Die Übefallenen müssen sich auf den Boden knien, werden untersucht. Die Täter flüchten anschließend mit der Beute. Die beiden Haupttäter sollen etwa 1,70 bis 1,80 Meter groß und 20 bis 30 Jahre alt sein. Beide trugen dunkle Lederjacken, hatten dunkle kurze Haare. Sie sollen südländisch ausgesehen haben.

Tatort zwei, andere Rheinseite: Diesmal werden vier Köln-Besucher aus Kreuztal bei Siegen, zwei 17-Jährige und zwei 18-Jährige, ausgeraubt. Gegen 3.15 Uhr sehen sie unter der Hohenzollernbrücke vier dunkle Gestalten auf sich zukommen. Zwei von ihnen zücken Teleskopschlagstöcke.

Wieder müssen sich die Opfer hinknien und werden durchsucht. Zwei Räuber halten ihnen jeweils ein Messer an den Hals. Die Anderen drohen damit, ihre Schlagstöcke einzusetzen. Dann ziehen sie mit der Beute ab.
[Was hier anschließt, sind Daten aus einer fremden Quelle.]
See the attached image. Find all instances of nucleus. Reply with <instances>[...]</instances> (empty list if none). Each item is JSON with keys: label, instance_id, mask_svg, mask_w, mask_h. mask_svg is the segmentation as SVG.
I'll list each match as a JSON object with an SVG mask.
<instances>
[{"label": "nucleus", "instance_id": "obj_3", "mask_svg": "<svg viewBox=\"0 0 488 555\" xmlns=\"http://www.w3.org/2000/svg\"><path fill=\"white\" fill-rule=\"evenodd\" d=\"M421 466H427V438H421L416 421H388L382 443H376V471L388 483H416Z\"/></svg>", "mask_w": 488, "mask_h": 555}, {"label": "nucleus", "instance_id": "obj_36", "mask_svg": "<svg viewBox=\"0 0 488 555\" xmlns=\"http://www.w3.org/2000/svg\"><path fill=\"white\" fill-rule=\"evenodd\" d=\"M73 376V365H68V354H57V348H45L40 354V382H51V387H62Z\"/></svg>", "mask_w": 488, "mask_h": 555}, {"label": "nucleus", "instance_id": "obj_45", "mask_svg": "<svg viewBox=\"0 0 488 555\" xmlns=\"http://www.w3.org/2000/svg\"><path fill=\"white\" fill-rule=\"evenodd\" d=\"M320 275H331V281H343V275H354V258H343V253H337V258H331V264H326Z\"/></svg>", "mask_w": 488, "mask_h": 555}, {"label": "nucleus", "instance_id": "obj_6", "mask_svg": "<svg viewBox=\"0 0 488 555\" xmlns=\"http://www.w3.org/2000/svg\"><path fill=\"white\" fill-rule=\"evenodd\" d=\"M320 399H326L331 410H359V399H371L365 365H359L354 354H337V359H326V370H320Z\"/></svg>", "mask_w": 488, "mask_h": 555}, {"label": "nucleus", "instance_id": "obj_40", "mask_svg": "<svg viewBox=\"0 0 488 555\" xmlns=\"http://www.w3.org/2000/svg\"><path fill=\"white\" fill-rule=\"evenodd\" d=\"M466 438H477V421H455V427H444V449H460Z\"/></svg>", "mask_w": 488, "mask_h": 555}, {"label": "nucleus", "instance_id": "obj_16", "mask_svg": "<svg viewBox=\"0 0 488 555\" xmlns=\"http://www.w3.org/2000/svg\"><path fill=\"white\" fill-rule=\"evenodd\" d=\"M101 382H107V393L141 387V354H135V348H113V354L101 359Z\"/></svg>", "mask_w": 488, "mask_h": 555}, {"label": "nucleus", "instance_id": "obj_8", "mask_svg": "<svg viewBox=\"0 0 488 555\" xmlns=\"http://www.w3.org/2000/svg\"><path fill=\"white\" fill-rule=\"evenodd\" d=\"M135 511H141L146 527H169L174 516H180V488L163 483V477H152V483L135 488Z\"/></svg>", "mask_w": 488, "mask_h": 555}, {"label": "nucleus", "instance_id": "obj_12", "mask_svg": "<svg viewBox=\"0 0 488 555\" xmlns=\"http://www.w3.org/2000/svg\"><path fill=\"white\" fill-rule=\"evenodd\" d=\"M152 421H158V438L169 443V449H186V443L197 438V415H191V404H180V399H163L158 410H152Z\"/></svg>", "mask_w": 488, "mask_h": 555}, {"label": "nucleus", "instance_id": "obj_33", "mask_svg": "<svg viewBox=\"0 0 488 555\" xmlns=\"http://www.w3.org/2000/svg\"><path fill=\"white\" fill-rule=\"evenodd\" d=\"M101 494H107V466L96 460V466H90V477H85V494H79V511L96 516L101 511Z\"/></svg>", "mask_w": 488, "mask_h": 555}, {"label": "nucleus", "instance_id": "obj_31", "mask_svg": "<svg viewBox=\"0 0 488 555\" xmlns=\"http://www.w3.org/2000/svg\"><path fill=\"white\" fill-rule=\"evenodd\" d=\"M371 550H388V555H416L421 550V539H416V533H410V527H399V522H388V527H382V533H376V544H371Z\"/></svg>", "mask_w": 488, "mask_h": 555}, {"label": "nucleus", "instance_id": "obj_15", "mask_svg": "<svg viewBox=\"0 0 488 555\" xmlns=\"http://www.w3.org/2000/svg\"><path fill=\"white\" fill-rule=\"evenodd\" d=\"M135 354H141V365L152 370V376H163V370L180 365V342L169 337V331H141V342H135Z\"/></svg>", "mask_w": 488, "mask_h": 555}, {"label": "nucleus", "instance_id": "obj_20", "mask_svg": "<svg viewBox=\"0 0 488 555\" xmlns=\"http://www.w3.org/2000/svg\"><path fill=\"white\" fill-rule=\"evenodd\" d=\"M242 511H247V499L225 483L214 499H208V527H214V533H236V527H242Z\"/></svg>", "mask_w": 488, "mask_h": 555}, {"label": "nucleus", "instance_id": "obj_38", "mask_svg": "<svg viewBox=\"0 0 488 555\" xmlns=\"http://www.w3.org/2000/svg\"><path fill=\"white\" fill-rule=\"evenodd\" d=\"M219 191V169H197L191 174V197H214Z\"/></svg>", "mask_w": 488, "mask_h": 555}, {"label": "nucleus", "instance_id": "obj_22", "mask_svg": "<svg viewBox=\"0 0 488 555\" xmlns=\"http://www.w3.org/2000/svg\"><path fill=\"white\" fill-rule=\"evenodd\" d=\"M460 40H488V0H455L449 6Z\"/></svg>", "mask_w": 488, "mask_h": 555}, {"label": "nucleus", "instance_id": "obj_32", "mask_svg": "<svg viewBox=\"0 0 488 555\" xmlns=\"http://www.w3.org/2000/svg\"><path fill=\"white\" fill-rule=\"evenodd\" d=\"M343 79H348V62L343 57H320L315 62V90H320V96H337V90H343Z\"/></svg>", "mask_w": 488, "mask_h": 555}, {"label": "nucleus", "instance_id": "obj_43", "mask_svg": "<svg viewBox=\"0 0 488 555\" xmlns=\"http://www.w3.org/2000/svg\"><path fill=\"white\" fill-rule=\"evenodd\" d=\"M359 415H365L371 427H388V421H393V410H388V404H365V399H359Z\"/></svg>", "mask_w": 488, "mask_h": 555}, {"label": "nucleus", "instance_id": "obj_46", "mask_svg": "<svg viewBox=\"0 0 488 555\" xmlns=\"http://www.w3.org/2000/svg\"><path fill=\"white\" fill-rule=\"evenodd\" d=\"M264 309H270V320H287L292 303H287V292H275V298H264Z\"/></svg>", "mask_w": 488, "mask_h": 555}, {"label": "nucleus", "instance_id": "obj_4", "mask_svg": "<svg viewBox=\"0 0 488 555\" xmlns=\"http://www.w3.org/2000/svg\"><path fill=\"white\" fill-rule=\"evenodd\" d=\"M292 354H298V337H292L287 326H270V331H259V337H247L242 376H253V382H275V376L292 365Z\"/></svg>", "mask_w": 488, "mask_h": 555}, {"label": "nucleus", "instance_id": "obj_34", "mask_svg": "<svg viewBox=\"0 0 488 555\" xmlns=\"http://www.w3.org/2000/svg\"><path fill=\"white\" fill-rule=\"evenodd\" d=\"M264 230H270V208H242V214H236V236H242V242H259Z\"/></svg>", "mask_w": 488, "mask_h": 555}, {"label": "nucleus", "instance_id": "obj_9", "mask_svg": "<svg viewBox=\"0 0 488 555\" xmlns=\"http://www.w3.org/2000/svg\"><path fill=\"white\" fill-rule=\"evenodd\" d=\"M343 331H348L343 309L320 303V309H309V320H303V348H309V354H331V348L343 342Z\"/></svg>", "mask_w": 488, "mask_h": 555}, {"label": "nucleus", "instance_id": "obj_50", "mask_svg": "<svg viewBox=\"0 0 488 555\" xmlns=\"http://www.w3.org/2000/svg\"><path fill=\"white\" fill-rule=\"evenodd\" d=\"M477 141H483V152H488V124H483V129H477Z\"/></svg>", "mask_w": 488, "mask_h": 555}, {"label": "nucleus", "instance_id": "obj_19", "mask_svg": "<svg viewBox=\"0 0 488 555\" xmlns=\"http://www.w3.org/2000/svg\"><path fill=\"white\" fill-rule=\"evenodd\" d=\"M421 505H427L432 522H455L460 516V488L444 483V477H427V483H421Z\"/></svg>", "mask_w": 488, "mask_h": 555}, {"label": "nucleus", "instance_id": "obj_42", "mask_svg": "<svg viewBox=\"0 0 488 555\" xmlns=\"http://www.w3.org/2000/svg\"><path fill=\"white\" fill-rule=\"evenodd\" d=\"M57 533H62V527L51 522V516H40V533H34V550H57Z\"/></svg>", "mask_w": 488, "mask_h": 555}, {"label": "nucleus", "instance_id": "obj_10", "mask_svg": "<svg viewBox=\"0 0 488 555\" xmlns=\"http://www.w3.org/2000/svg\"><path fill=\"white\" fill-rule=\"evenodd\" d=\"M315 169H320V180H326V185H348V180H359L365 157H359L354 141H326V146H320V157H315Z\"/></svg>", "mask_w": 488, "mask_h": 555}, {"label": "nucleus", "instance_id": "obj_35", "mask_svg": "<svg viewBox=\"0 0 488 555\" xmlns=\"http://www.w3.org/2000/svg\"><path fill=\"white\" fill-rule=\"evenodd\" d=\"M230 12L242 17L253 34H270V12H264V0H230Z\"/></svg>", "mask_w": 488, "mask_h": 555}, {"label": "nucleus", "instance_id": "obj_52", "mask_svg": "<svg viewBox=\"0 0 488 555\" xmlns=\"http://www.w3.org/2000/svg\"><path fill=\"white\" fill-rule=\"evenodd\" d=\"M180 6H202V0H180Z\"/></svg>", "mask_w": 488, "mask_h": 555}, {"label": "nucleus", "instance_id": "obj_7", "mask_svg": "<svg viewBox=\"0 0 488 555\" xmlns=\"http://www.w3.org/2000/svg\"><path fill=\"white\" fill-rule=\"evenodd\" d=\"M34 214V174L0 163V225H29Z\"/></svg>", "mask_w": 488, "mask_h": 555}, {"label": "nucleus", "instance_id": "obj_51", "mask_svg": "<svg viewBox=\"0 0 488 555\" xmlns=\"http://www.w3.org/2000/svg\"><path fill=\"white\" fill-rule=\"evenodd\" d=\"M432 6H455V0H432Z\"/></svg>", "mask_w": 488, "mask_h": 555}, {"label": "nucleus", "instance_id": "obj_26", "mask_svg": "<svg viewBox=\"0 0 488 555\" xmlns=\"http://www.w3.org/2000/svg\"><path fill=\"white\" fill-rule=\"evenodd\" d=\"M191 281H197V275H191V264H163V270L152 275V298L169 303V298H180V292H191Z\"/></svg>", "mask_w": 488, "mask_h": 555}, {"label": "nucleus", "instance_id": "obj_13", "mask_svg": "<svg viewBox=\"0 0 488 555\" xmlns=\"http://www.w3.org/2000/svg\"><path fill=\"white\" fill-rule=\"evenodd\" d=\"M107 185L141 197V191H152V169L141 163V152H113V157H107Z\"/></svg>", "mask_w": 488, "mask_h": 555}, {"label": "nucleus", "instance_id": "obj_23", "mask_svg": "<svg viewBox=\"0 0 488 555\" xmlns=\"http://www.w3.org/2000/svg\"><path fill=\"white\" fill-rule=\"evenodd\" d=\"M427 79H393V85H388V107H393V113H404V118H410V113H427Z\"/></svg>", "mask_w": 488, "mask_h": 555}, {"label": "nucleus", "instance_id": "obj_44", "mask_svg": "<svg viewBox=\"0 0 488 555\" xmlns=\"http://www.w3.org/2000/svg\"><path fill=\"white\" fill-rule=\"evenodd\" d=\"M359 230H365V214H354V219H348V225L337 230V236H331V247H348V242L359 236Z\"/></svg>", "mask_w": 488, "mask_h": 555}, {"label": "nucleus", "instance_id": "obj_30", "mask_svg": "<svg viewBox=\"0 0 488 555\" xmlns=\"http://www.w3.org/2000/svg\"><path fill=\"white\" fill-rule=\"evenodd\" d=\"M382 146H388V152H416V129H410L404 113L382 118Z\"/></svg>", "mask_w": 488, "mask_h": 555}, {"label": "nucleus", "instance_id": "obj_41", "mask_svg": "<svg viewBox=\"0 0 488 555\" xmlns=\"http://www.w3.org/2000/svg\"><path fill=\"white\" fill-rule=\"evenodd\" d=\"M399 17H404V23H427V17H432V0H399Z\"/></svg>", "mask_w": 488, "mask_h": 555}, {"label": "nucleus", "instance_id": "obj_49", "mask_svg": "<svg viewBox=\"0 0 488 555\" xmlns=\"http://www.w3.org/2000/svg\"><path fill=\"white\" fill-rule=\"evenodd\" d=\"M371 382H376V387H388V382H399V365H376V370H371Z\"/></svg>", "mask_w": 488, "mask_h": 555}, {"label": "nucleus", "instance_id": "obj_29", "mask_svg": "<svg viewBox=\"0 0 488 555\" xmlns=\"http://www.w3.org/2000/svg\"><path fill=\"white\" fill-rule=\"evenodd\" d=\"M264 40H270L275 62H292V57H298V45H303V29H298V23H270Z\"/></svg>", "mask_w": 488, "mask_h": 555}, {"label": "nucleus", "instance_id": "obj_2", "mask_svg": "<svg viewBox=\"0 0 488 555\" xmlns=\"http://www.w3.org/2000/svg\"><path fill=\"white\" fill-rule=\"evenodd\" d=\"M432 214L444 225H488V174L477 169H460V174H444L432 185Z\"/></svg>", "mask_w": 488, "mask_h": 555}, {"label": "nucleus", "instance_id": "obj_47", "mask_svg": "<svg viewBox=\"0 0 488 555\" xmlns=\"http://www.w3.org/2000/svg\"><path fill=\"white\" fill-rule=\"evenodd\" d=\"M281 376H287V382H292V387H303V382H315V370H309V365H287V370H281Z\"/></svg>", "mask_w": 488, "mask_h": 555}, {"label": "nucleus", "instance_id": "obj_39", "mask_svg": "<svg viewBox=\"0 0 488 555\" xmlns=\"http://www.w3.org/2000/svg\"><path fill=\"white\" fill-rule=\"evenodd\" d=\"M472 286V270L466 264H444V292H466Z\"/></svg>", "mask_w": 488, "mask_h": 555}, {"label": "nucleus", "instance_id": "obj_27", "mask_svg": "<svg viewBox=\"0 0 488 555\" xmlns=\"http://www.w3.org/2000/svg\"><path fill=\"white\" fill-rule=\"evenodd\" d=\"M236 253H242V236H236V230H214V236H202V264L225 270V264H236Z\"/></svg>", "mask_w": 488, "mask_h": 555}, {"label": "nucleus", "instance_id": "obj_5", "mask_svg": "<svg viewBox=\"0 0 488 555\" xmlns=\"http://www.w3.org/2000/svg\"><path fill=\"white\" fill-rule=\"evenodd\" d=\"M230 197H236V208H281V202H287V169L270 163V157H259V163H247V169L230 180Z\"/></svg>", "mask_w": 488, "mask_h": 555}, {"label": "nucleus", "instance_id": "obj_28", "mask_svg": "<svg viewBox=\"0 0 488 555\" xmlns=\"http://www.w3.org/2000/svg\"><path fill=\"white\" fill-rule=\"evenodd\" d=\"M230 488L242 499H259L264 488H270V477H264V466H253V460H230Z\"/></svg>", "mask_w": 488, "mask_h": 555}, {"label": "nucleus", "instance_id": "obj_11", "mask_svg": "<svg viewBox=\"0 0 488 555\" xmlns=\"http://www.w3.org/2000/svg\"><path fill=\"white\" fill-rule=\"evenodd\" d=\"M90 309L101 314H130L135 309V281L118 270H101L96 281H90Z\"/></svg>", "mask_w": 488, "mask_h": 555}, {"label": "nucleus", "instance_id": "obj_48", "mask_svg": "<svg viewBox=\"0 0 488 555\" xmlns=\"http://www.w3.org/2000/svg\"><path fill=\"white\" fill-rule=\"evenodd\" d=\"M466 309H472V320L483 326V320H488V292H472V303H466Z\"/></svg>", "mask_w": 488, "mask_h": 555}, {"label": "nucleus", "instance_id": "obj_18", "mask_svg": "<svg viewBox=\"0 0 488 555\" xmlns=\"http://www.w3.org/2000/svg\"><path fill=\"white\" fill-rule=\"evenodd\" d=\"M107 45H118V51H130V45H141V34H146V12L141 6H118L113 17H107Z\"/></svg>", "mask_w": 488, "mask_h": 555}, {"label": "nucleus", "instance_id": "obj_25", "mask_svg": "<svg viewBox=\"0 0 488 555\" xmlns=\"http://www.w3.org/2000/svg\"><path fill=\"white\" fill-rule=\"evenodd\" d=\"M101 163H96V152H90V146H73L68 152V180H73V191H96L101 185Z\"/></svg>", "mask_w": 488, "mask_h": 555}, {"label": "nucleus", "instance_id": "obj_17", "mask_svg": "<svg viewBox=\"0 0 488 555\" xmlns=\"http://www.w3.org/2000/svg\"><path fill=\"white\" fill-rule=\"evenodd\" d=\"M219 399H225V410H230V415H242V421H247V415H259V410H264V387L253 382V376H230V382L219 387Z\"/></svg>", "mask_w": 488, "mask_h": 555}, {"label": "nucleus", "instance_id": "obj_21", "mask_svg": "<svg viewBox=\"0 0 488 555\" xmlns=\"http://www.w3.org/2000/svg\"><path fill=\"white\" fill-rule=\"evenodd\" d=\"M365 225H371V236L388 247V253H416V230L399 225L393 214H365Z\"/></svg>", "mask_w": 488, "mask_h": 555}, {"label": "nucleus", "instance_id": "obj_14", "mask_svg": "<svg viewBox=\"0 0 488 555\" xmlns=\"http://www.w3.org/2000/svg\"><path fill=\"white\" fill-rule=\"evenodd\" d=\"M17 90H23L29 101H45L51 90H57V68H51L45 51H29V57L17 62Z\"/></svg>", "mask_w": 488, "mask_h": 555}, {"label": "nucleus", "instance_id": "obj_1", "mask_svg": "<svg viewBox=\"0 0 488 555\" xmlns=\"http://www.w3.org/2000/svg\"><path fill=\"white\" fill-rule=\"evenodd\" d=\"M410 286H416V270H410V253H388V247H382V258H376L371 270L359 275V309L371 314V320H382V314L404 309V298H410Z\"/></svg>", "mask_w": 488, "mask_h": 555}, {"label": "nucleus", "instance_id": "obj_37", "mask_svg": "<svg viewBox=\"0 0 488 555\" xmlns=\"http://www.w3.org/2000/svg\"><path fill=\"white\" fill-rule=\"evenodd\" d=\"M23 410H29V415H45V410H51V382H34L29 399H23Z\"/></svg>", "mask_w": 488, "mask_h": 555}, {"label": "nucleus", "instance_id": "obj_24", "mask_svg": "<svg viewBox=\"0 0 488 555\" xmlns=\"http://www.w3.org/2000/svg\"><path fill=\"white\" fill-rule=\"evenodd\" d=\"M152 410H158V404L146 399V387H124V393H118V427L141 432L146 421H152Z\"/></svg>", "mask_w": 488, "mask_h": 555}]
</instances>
Die Täter sollen ebenfalls zirka 1,70 bis 1,80 Meter groß und 25 Jahre alt gewesen sein. Der Wortführer trug einen Vollbart. Während des Überfalls sprachen die Männer in türkischer Sprache. Bekleidet waren sie mit dunklen Kapuzenpullovern.

Wie EXPRESS erfuhr, könnte es sich bei den beiden Überfällen um die gleiche Tätergruppe handeln. Hinweisen zu den Übergriffen oder zur Identität der Täter nimmt die Polizei unter Telefon 0221/2290 entgegen.